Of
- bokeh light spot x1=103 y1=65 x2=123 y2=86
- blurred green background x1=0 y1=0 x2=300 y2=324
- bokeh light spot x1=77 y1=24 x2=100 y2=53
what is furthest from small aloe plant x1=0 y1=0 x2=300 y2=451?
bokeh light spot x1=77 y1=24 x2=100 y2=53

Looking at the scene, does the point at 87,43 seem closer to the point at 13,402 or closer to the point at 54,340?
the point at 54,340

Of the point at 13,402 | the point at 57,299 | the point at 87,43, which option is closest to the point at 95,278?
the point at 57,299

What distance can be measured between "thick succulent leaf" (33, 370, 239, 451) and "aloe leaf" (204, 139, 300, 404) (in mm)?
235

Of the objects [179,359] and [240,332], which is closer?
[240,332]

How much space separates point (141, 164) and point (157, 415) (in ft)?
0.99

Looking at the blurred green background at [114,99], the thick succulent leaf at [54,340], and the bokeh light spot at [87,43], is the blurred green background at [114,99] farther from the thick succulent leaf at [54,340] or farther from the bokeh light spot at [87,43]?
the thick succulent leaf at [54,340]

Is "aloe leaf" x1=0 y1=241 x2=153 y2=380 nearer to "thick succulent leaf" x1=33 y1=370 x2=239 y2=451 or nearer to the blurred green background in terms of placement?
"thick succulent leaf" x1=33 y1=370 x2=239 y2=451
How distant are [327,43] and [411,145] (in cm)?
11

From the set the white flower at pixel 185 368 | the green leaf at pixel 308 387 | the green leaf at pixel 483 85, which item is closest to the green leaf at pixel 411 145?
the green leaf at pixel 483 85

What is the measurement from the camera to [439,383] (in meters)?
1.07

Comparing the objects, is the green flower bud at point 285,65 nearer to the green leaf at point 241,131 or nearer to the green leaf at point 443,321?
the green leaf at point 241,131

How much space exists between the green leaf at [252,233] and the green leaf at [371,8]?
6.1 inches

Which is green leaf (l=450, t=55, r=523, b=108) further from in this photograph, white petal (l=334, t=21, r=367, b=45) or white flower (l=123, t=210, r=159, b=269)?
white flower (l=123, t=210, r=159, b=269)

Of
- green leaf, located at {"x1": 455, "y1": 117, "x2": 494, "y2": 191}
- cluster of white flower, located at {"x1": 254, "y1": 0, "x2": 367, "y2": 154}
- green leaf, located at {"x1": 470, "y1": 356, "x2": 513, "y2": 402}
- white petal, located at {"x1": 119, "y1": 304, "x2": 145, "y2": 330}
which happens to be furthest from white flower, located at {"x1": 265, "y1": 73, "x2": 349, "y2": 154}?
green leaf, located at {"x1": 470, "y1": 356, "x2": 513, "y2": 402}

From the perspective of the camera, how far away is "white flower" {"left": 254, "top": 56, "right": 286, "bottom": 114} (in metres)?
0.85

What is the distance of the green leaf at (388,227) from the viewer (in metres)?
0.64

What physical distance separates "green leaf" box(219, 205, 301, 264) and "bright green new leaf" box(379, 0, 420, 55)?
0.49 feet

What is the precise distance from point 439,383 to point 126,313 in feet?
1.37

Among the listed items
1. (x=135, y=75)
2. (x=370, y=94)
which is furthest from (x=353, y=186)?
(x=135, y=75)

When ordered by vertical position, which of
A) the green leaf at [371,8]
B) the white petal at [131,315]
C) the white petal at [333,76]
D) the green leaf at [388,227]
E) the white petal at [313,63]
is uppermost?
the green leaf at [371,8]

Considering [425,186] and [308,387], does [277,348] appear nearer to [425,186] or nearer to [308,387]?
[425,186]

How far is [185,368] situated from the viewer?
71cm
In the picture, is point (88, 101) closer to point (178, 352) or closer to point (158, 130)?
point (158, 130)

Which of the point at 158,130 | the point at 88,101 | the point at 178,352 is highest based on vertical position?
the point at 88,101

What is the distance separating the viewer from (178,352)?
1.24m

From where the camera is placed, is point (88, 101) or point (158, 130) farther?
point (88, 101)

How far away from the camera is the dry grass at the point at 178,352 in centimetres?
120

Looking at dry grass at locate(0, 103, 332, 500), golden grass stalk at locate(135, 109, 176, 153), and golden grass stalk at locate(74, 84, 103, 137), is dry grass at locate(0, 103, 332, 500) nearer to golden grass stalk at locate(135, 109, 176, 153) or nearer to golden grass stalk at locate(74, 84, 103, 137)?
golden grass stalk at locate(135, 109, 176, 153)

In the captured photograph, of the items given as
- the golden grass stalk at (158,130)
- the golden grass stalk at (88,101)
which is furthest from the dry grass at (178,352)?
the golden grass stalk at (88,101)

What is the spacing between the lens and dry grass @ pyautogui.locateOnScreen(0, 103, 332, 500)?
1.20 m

:::::

» **Stated problem**: Format every line of the records above as a JSON list of strings, one string per line, leaving out blank lines.

» **Solution below**:
[
  "Of",
  "- bokeh light spot x1=103 y1=65 x2=123 y2=86",
  "- blurred green background x1=0 y1=0 x2=300 y2=324",
  "- bokeh light spot x1=77 y1=24 x2=100 y2=53",
  "what is furthest from small aloe plant x1=0 y1=0 x2=300 y2=451?",
  "bokeh light spot x1=77 y1=24 x2=100 y2=53",
  "Looking at the scene, does the point at 87,43 seem closer to the point at 13,402 or closer to the point at 54,340?",
  "the point at 54,340",
  "Of the point at 13,402 | the point at 57,299 | the point at 87,43, which option is closest to the point at 95,278?",
  "the point at 57,299",
  "What distance can be measured between \"thick succulent leaf\" (33, 370, 239, 451) and \"aloe leaf\" (204, 139, 300, 404) (in mm)?",
  "235",
  "Of the objects [179,359] and [240,332], which is closer?",
  "[240,332]",
  "How much space separates point (141, 164) and point (157, 415) (in ft)?",
  "0.99",
  "Looking at the blurred green background at [114,99], the thick succulent leaf at [54,340], and the bokeh light spot at [87,43], is the blurred green background at [114,99] farther from the thick succulent leaf at [54,340] or farther from the bokeh light spot at [87,43]?",
  "the thick succulent leaf at [54,340]",
  "Is \"aloe leaf\" x1=0 y1=241 x2=153 y2=380 nearer to \"thick succulent leaf\" x1=33 y1=370 x2=239 y2=451 or nearer to the blurred green background in terms of placement?",
  "\"thick succulent leaf\" x1=33 y1=370 x2=239 y2=451",
  "How distant are [327,43] and [411,145] (in cm)?",
  "11",
  "From the set the white flower at pixel 185 368 | the green leaf at pixel 308 387 | the green leaf at pixel 483 85, which item is closest to the green leaf at pixel 411 145?",
  "the green leaf at pixel 483 85",
  "What is the measurement from the camera to [439,383] (in meters)?",
  "1.07",
  "Comparing the objects, is the green flower bud at point 285,65 nearer to the green leaf at point 241,131 or nearer to the green leaf at point 443,321?",
  "the green leaf at point 241,131",
  "How much space exists between the green leaf at [252,233] and the green leaf at [371,8]?",
  "6.1 inches",
  "Which is green leaf (l=450, t=55, r=523, b=108) further from in this photograph, white petal (l=334, t=21, r=367, b=45) or white flower (l=123, t=210, r=159, b=269)?",
  "white flower (l=123, t=210, r=159, b=269)",
  "Of",
  "- green leaf, located at {\"x1\": 455, \"y1\": 117, \"x2\": 494, \"y2\": 191}",
  "- cluster of white flower, located at {\"x1\": 254, \"y1\": 0, \"x2\": 367, \"y2\": 154}",
  "- green leaf, located at {\"x1\": 470, \"y1\": 356, \"x2\": 513, \"y2\": 402}",
  "- white petal, located at {\"x1\": 119, \"y1\": 304, \"x2\": 145, \"y2\": 330}",
  "which happens to be furthest from white flower, located at {\"x1\": 265, \"y1\": 73, \"x2\": 349, \"y2\": 154}?",
  "green leaf, located at {\"x1\": 470, \"y1\": 356, \"x2\": 513, \"y2\": 402}",
  "From the perspective of the camera, how far away is \"white flower\" {\"left\": 254, \"top\": 56, \"right\": 286, \"bottom\": 114} (in metres)?",
  "0.85",
  "What is the distance of the green leaf at (388,227) from the viewer (in metres)?",
  "0.64",
  "What physical distance separates \"green leaf\" box(219, 205, 301, 264) and \"bright green new leaf\" box(379, 0, 420, 55)?",
  "0.49 feet",
  "What is the precise distance from point 439,383 to point 126,313 in feet?",
  "1.37",
  "Among the listed items",
  "1. (x=135, y=75)",
  "2. (x=370, y=94)",
  "which is furthest from (x=353, y=186)?",
  "(x=135, y=75)",
  "When ordered by vertical position, which of",
  "A) the green leaf at [371,8]",
  "B) the white petal at [131,315]",
  "C) the white petal at [333,76]",
  "D) the green leaf at [388,227]",
  "E) the white petal at [313,63]",
  "is uppermost?",
  "the green leaf at [371,8]",
  "Considering [425,186] and [308,387], does [277,348] appear nearer to [425,186] or nearer to [308,387]?",
  "[425,186]",
  "How far is [185,368] situated from the viewer?",
  "71cm",
  "In the picture, is point (88, 101) closer to point (178, 352) or closer to point (158, 130)?",
  "point (158, 130)",
  "Which of the point at 158,130 | the point at 88,101 | the point at 178,352 is highest based on vertical position?",
  "the point at 88,101",
  "What is the distance separating the viewer from (178,352)?",
  "1.24m",
  "From where the camera is placed, is point (88, 101) or point (158, 130) farther?",
  "point (88, 101)",
  "How far away from the camera is the dry grass at the point at 178,352 in centimetres?",
  "120",
  "Looking at dry grass at locate(0, 103, 332, 500), golden grass stalk at locate(135, 109, 176, 153), and golden grass stalk at locate(74, 84, 103, 137), is dry grass at locate(0, 103, 332, 500) nearer to golden grass stalk at locate(135, 109, 176, 153) or nearer to golden grass stalk at locate(74, 84, 103, 137)?",
  "golden grass stalk at locate(135, 109, 176, 153)",
  "In the captured photograph, of the items given as",
  "- the golden grass stalk at (158,130)",
  "- the golden grass stalk at (88,101)",
  "which is furthest from the dry grass at (178,352)?",
  "the golden grass stalk at (88,101)",
  "What is the spacing between the lens and dry grass @ pyautogui.locateOnScreen(0, 103, 332, 500)?",
  "1.20 m"
]